Chilli Chicken Bean Pot
This Mexican-inspired dish has a delicious warming taste. Tomatoes, red peppers and Carotino Oil all contain the anti-oxidant “super nutrient” lycopene and this easy recipe contains all three in one healthy meal. Just Google ‘lycopene’ to discover all the health benefits associated with this nutrient!
4 chicken fillets, sliced or diced
3 tablespoons of Carotino Oil
2 tablespoons of plain flour
2 garlic cloves, crushed
1 teaspoon chilli powder
1 large onion, chopped
1 red pepper, deseeded and chopped
300 ml chicken stock
350 g chopped tomatoes
400g canned red kidney beans, drained
2 tablespoons tomato purée
Salt and pepper to taste
Mix the flour and chilli powder together in a shallow dish and season with salt and pepper to taste. Rinse the chicken in water and roll it in the mixture to coat on all sides.
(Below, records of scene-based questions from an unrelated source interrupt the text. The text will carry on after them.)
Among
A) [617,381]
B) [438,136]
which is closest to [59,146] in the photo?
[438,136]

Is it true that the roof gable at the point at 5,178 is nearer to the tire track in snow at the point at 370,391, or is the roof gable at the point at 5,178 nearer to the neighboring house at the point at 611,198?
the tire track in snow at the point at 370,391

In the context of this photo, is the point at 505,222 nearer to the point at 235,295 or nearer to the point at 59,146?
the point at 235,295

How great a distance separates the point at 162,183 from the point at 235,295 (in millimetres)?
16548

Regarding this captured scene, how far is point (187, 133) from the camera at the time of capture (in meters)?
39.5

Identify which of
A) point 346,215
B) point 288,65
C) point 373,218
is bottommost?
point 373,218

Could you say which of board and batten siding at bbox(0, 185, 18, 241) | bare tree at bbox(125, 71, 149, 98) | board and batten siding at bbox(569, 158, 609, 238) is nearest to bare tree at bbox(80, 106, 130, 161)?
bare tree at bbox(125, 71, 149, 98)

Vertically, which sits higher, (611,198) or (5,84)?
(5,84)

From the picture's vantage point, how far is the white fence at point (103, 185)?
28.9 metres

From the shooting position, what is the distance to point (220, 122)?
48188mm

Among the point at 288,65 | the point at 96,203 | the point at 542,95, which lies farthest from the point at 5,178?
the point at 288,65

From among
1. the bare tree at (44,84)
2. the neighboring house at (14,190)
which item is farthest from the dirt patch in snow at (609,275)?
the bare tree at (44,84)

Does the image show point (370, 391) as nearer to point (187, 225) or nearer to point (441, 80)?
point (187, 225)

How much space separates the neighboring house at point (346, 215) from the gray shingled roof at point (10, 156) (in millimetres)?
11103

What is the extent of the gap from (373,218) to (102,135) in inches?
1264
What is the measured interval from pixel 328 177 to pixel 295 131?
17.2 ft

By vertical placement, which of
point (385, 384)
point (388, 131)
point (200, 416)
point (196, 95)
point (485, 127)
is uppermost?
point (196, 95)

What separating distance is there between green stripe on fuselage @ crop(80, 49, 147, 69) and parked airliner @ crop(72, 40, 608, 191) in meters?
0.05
Heat the Carotino Oil in a large deep, frying pan and add the coated chicken. Cook at a high heat for around 5 minutes or until the chicken is browned all over. Lift the chicken out of the pan and put on one side.
Add the garlic, onion and red pepper and cook over a medium heat for 3-4 minutes until they have softened. Add the chicken stock, drained kidney beans, chopped tomatoes and tomato purée to the mixture, stirring well, and return the chicken to the pan – transferring everything to a larger pan if necessary. Reduce the heat and cover, simmer for around 45 minutes until the chicken is tender. Serve with rice and garnish as preferred.